Since many organizations have technical and management tracks, data scientists tend to overestimate their desire to stay on the technical track forever.
However, I have watched data scientists over long periods. At some point, most want more from their career or feel stuck. A management track is a way to get unstuck, create opportunities for others, and have a larger impact. But, yes, there will be meetings and PowerPoints.
Given this, you should think about developing management skills along the way. When you are ready, it will be an easier jump.
Five: “Not getting a good title is boring (or very troubling)”
I’ve seen young data scientists put too much weight on titles. They too often use titles to compare job offers or to decide if they should switch companies.
When weighing job offers, I advise data scientists to ignore the title. Instead, focus on the job, what they will be doing, what skills they can learn, etc.
When deciding whether to switch companies, I give the same advice: Ignore your title or lack thereof. There are plenty of good reasons to leave for another company, but the title shouldn’t factor into it.
My typical line is that when you are in your 40s and 50s, you will have no idea what job titles you had in your 20s. If you have good jobs that are challenging you, opportunities will come.
Based on my experience, almost everyone I’ve given this advice has ignored it. Maybe I’m wrong, or maybe by the time it comes to this, it is really about more than the title.
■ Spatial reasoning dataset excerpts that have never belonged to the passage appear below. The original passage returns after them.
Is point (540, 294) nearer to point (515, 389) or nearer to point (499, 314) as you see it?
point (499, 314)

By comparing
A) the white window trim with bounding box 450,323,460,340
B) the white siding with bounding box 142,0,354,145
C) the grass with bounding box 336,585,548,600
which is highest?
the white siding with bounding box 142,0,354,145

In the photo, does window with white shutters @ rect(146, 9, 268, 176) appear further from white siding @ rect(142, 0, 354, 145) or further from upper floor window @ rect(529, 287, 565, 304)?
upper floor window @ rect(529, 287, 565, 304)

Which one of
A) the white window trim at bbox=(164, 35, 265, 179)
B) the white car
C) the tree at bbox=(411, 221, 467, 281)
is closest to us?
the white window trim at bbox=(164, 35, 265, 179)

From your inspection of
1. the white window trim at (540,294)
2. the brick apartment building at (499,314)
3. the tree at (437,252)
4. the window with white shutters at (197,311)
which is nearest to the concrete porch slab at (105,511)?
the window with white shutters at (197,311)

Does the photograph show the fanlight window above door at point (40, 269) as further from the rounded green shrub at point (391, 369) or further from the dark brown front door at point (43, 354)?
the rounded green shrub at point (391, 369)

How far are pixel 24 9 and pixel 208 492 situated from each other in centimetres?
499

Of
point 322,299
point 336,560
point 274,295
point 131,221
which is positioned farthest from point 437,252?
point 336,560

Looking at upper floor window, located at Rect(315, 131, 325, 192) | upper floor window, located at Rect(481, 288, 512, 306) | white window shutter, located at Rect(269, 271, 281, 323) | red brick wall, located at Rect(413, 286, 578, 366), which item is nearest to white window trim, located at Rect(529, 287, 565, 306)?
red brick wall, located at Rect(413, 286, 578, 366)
Six, “Working too much is boring (or not something I want to do).”
I didn’t know if I should include this. There are so many circumstances that go into this decision.
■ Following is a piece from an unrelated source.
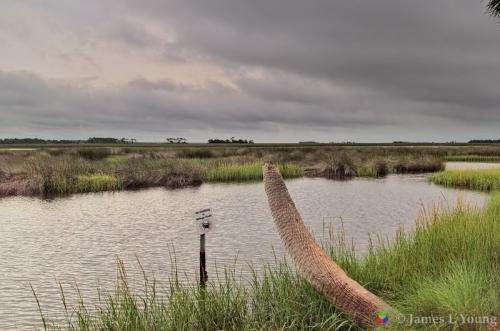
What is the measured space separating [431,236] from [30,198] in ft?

However, quite a few job types are known for long hours: top-tier consulting firms, financial analysts on Wall Street, and intense start-ups. The trade-off is worth thinking about.
The benefits of working fewer hours are well-known. Here are two lesser-known benefits on the other side.
First, working long hours in your 20s can pay dividends for the rest of your career. Learning more, seeing more, and developing more skills gives you a great base to grow on.
Second, there is an unexpected good feeling and tight friendships you build when you work very hard on something very difficult and impactful. Brie Wolfson made this point about an early time at Stripe. This is similar to what Sebastian Junger pointed out in Tribe.
Note: An employer could use these tips to help recruit, retain, and better develop data scientists within their organization.